# My 1st Attempt At Blank Making/Casting



## bigthin13 (May 26, 2019)

I thought I'd try my hand at making my own blanks. I used Liquid Diamonds for resin as I don't have a pressure pot and I used Pearl-Ex powders for the colors. It'd be great if you could let me know what you think and give me any tips or suggestions. Thanks!

From left to right, these are the pigment powders I used....
Flamingo Pink/Misty Lavender
Bright Yellow/Antique Silver
Red Russet/Silver
Brilliant Gold/Spring Green
Aztec Gold/Duo Blue-Green
Solar Gold/Super Russet
Turquoise/Red Russet/Aztec Gold


----------



## Dieseldoc (May 26, 2019)

Your start is looking  great, however the proof in the blank is when it's turned.  So lets we what the turned blanks give you.

Charlie


----------



## leehljp (May 26, 2019)

Gorgeous Colors for a beginner or experienced person!


----------



## MRDucks2 (May 26, 2019)

Looking good. When I make new blanks I often cannot keep from turning a few to 3/4 inch round just to see inside.


----------



## George883 (May 26, 2019)

Good looking and I like the colors.  Once you get one turned show us the picture.  Thanks.


----------



## Sataro (May 26, 2019)

I have not cast any blanks so I can not critique them. But they look good from a color standpoint. Would be interested in seeing how they look after turned.


----------



## JoeCallahan (May 27, 2019)

I've casted a number of multicolor blanks, but none as successful as these. Your color seperation is fantastic! Mine tend to blend a little to much. Awesome job for your first time.
-Joe


----------



## johncrane (May 27, 2019)

you ve done a good job the colors look good


----------



## bigthin13 (Jul 7, 2019)

Only turned one of these blanks so far, but it yielded a nice little pen/pencil set that I'm going to keep for myself. The blank used was the one on the far right. LMK what you think! Thanks!


----------



## MDWine (Jul 8, 2019)

nice!


----------



## 1shootist (Jul 13, 2019)

bigthin13 said:


> Only turned one of these blanks so far, but it yielded a nice little pen/pencil set that I'm going to keep for myself. The blank used was the one on the far right. LMK what you think! Thanks!
> View attachment 221902View attachment 221903


Those look great ! I like the way the colors stayed separated .


----------



## SteveJ (Jul 14, 2019)

That turned out really nice!


----------

▬▬▬▬▬▬

→ Written tasks:
1 > In the blank casting thread, which resin did bigthin13 use, and what reason is given for choosing it?
2 > Condense the paragraph of the blank casting thread that begins "I thought I'd try my hand" into a short bulleted list that keeps its main facts.
3 > From the blank casting thread, extract the text between "I have not cast" and "look after turned.", inclusive.

▬▬▬▬▬▬

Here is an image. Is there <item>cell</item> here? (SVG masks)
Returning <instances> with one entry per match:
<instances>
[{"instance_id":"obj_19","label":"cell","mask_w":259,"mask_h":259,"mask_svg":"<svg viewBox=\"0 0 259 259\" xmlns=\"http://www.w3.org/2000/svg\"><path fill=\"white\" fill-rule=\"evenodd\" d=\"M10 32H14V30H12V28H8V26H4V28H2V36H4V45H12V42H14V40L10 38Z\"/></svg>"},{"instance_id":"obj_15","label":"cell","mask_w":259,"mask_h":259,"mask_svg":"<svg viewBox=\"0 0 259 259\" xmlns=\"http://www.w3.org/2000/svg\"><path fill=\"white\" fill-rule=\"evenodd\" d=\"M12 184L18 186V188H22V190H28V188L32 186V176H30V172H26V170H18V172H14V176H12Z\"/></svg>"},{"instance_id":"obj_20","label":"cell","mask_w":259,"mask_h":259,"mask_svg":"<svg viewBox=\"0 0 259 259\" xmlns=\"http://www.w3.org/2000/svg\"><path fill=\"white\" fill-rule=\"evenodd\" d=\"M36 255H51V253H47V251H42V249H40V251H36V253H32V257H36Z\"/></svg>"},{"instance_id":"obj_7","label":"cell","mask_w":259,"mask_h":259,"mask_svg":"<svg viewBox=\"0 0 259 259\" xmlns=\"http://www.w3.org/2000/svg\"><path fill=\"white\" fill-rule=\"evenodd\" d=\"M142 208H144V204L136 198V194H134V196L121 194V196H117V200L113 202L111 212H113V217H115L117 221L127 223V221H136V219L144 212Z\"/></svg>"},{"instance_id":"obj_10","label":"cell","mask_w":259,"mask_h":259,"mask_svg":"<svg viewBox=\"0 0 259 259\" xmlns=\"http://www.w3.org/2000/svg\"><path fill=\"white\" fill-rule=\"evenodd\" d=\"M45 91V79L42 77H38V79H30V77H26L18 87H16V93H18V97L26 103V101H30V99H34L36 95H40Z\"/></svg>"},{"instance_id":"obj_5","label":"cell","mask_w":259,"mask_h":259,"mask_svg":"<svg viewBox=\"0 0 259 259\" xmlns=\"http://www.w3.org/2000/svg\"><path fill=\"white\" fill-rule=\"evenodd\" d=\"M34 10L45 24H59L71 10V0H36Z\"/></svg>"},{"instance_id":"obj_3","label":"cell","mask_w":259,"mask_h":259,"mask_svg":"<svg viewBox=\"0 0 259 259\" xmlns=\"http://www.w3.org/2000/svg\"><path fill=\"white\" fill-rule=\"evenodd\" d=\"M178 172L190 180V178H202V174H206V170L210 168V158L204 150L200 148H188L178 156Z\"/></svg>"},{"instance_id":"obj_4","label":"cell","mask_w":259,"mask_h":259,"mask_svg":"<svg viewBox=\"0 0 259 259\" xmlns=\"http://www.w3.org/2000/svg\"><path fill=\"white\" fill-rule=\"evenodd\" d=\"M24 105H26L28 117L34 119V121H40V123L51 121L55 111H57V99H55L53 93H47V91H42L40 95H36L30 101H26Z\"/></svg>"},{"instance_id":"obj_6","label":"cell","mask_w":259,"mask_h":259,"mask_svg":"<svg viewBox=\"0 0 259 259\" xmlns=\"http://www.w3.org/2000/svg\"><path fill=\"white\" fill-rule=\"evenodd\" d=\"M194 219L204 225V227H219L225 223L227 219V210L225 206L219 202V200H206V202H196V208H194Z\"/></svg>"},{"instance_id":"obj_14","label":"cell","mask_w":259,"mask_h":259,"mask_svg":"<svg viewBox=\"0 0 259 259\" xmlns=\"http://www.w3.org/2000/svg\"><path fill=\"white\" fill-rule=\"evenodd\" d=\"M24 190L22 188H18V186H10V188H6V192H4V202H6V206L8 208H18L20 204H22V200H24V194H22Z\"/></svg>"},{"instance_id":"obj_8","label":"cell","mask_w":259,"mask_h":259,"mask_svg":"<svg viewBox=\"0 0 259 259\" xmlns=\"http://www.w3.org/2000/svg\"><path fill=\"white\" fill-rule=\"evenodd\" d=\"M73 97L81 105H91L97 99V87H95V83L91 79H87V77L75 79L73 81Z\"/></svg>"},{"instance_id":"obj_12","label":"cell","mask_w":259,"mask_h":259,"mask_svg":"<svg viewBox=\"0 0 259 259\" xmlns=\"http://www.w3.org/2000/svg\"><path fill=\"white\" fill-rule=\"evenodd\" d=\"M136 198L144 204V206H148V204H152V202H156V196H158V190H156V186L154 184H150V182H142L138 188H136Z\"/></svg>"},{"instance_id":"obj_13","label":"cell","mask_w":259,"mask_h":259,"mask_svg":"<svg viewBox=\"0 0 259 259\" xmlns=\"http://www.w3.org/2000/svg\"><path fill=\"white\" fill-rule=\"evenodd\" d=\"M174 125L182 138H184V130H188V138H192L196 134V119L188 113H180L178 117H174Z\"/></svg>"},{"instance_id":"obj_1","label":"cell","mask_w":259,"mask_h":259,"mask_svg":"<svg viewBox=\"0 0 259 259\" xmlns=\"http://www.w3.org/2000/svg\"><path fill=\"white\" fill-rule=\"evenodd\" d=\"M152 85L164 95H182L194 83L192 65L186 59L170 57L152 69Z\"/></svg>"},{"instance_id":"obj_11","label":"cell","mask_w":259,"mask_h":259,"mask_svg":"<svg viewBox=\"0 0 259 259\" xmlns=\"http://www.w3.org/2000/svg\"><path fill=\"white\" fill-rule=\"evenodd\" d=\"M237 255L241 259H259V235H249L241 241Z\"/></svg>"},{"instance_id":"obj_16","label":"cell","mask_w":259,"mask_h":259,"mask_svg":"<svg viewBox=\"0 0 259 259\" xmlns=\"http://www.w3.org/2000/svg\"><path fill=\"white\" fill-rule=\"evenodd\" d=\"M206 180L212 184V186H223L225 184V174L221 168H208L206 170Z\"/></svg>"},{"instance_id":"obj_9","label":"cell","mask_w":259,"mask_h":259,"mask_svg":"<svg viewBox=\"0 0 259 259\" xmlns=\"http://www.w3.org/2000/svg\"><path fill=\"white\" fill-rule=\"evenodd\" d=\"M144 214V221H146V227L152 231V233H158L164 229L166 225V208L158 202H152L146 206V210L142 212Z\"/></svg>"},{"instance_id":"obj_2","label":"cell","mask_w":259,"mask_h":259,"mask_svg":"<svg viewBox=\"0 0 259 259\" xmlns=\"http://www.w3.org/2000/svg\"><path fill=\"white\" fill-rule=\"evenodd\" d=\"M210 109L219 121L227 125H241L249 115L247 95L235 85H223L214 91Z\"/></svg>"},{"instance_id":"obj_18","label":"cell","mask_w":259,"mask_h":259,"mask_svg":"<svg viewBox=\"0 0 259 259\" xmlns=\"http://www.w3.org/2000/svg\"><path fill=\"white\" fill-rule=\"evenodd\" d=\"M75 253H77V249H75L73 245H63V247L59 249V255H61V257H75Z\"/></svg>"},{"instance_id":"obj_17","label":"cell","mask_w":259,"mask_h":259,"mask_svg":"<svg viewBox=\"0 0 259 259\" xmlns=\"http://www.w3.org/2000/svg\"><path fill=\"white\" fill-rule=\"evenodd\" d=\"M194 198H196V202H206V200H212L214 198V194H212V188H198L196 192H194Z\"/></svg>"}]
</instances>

▬▬▬▬▬▬

→ Task-by-task solutions:
1 > Liquid Diamonds, because bigthin13 doesn't have a pressure pot.

2 >
- First attempt at making blanks
- Resin: Liquid Diamonds, since there is no pressure pot
- Colors: Pearl-Ex powders
- Asks for opinions, tips and suggestions

3 >
I have not cast any blanks so I can not critique them. But they look good from a color standpoint. Would be interested in seeing how they look after turned.